*EXERCISE PROMPT*:
Restate the whole of the material. Keep every word, and drop the pictures.

*GIVEN RECORDS*:
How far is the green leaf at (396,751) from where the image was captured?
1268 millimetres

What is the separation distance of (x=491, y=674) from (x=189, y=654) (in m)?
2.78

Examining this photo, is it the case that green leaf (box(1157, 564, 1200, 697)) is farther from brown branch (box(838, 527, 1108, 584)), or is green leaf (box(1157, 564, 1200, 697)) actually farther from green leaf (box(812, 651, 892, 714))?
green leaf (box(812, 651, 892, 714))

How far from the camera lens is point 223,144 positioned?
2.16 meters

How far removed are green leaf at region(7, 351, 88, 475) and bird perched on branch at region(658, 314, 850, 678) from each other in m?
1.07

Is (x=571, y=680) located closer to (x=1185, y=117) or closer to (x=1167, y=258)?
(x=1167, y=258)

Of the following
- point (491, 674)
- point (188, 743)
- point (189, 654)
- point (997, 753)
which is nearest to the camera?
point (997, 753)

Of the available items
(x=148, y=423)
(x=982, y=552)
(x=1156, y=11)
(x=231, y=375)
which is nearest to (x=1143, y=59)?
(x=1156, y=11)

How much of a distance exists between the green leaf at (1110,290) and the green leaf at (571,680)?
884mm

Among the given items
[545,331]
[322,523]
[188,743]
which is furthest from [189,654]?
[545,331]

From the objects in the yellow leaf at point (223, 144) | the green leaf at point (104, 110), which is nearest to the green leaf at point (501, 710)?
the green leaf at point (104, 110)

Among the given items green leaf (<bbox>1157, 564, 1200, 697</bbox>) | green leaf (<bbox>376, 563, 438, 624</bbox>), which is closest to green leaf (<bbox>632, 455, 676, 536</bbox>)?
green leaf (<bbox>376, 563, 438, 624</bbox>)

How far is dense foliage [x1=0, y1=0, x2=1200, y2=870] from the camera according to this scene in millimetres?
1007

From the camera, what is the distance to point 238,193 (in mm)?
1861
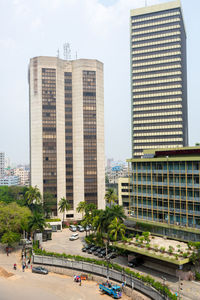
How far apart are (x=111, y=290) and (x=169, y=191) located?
93.9 ft

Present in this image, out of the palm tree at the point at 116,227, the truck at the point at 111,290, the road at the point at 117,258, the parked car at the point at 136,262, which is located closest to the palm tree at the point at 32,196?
the road at the point at 117,258

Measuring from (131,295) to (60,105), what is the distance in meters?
91.6

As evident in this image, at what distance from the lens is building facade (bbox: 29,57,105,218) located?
124 meters

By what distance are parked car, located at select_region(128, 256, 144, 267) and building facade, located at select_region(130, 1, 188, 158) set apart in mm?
80826

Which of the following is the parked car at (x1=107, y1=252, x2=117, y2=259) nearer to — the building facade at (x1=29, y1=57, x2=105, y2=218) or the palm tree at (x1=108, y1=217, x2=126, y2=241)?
the palm tree at (x1=108, y1=217, x2=126, y2=241)

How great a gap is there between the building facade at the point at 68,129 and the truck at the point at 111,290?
226 ft

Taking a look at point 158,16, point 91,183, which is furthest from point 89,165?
point 158,16

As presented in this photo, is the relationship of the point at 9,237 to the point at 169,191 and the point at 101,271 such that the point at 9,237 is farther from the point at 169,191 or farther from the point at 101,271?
the point at 169,191

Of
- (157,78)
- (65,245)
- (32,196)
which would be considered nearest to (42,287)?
(65,245)

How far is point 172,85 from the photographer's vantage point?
142m

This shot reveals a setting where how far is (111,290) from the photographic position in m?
55.3

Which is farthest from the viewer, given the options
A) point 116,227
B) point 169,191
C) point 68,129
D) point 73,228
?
point 68,129

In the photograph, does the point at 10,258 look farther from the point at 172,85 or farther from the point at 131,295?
the point at 172,85

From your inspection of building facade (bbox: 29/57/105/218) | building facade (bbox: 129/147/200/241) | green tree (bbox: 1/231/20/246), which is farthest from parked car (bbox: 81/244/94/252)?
building facade (bbox: 29/57/105/218)
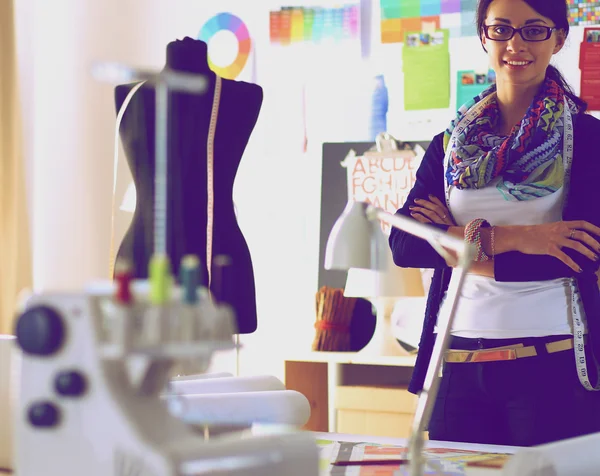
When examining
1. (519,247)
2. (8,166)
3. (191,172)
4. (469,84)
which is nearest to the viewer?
(519,247)

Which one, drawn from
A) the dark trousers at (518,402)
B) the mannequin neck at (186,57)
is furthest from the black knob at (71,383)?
the mannequin neck at (186,57)

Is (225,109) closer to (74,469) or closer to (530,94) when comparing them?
(530,94)

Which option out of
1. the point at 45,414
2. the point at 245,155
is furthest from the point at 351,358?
the point at 45,414

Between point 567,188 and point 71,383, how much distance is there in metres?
1.25

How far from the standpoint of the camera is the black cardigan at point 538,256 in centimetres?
177

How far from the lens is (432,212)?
6.32ft

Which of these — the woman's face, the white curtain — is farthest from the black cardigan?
the white curtain

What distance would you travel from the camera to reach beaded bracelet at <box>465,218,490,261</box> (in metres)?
1.79

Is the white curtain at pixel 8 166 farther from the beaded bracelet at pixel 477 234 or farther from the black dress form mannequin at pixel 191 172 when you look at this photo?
the beaded bracelet at pixel 477 234

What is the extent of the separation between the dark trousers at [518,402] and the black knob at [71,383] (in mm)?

*OUTPUT OF THE EXERCISE*:
How far is the green leaf at (396,751) from where the image was captured?
1268 millimetres

What is the separation distance of (x=491, y=674) from (x=189, y=654) (in m)?
2.78

Examining this photo, is it the case that green leaf (box(1157, 564, 1200, 697)) is farther from brown branch (box(838, 527, 1108, 584)), or is green leaf (box(1157, 564, 1200, 697)) actually farther from green leaf (box(812, 651, 892, 714))?
green leaf (box(812, 651, 892, 714))

How far from the camera lens is point 223,144 positioned?
2.16 meters

How far removed are green leaf at region(7, 351, 88, 475) and bird perched on branch at region(658, 314, 850, 678) from each other in m?
1.07

Is (x=571, y=680) located closer to (x=1185, y=117) or closer to (x=1167, y=258)?
(x=1167, y=258)

Of the following
- point (491, 674)
- point (188, 743)
- point (189, 654)
- point (997, 753)
which is nearest to the camera?
point (997, 753)

Of the available items
(x=148, y=423)
(x=982, y=552)
(x=1156, y=11)
(x=231, y=375)
which is nearest to (x=1143, y=59)?
(x=1156, y=11)

How much of a distance exists between the green leaf at (1110,290) and the green leaf at (571,680)?
884mm

Among the given items
[545,331]
[322,523]
[188,743]
which is furthest from [189,654]?
[545,331]

From the objects in the yellow leaf at point (223, 144) | the green leaf at point (104, 110), which is nearest to the green leaf at point (501, 710)?
the green leaf at point (104, 110)

Among the given items green leaf (<bbox>1157, 564, 1200, 697</bbox>) | green leaf (<bbox>376, 563, 438, 624</bbox>), which is closest to green leaf (<bbox>632, 455, 676, 536</bbox>)?
green leaf (<bbox>376, 563, 438, 624</bbox>)

How far is dense foliage [x1=0, y1=0, x2=1200, y2=870] from the camera according to this scene in millimetres?
1007

From the camera, what is the distance to point 238,193 (in mm)?
1861
How far apart are (x=111, y=290) and (x=169, y=191) located?
93.9 ft

Present in this image, out of the palm tree at the point at 116,227, the truck at the point at 111,290, the road at the point at 117,258, the parked car at the point at 136,262, which is located closest to the palm tree at the point at 32,196?
the road at the point at 117,258

Measuring from (131,295) to (60,105), what is the distance in meters?
91.6

As evident in this image, at what distance from the lens is building facade (bbox: 29,57,105,218) located?
124 meters

By what distance are parked car, located at select_region(128, 256, 144, 267) and building facade, located at select_region(130, 1, 188, 158) set apart in mm?
80826

Which of the following is the parked car at (x1=107, y1=252, x2=117, y2=259) nearer to — the building facade at (x1=29, y1=57, x2=105, y2=218) or the palm tree at (x1=108, y1=217, x2=126, y2=241)?
the palm tree at (x1=108, y1=217, x2=126, y2=241)

How great a gap is there between the building facade at the point at 68,129 and the truck at the point at 111,290?
226 ft

Taking a look at point 158,16, point 91,183, which is furthest from point 89,165?
point 158,16

As presented in this photo, is the relationship of the point at 9,237 to the point at 169,191 and the point at 101,271 such that the point at 9,237 is farther from the point at 169,191 or farther from the point at 101,271?
the point at 169,191

Of
- (157,78)
- (65,245)
- (32,196)
which would be considered nearest to (42,287)?
(65,245)

How far is point 172,85 from the photographer's vantage point?
142m

This shot reveals a setting where how far is (111,290) from the photographic position in m?
55.3

Which is farthest from the viewer, given the options
A) point 116,227
B) point 169,191
C) point 68,129
D) point 73,228
?
point 68,129

In the photograph, does the point at 10,258 look farther from the point at 172,85 or farther from the point at 131,295?
the point at 172,85

From your inspection of building facade (bbox: 29/57/105/218) | building facade (bbox: 129/147/200/241) | green tree (bbox: 1/231/20/246), which is farthest from parked car (bbox: 81/244/94/252)?
building facade (bbox: 29/57/105/218)
When examining
1. (519,247)
2. (8,166)
3. (191,172)
4. (469,84)
which is nearest to the viewer?
(519,247)

Which one, drawn from
A) the dark trousers at (518,402)
B) the mannequin neck at (186,57)
is furthest from the black knob at (71,383)?
the mannequin neck at (186,57)

Is (225,109) closer to (74,469) or closer to (530,94) when comparing them?
(530,94)

Which option out of
1. the point at 45,414
2. the point at 245,155
is furthest from the point at 351,358?
the point at 45,414

Between point 567,188 and point 71,383, how much distance is there in metres?
1.25

How far from the standpoint of the camera is the black cardigan at point 538,256 in centimetres?
177

How far from the lens is (432,212)?
6.32ft

Which of these — the woman's face, the white curtain — is farthest from the black cardigan?
the white curtain

What distance would you travel from the camera to reach beaded bracelet at <box>465,218,490,261</box> (in metres)?
1.79

Is the white curtain at pixel 8 166 farther from the beaded bracelet at pixel 477 234 or farther from the black dress form mannequin at pixel 191 172 when you look at this photo?
the beaded bracelet at pixel 477 234

What is the extent of the separation between the dark trousers at [518,402] and the black knob at [71,383] (in mm)?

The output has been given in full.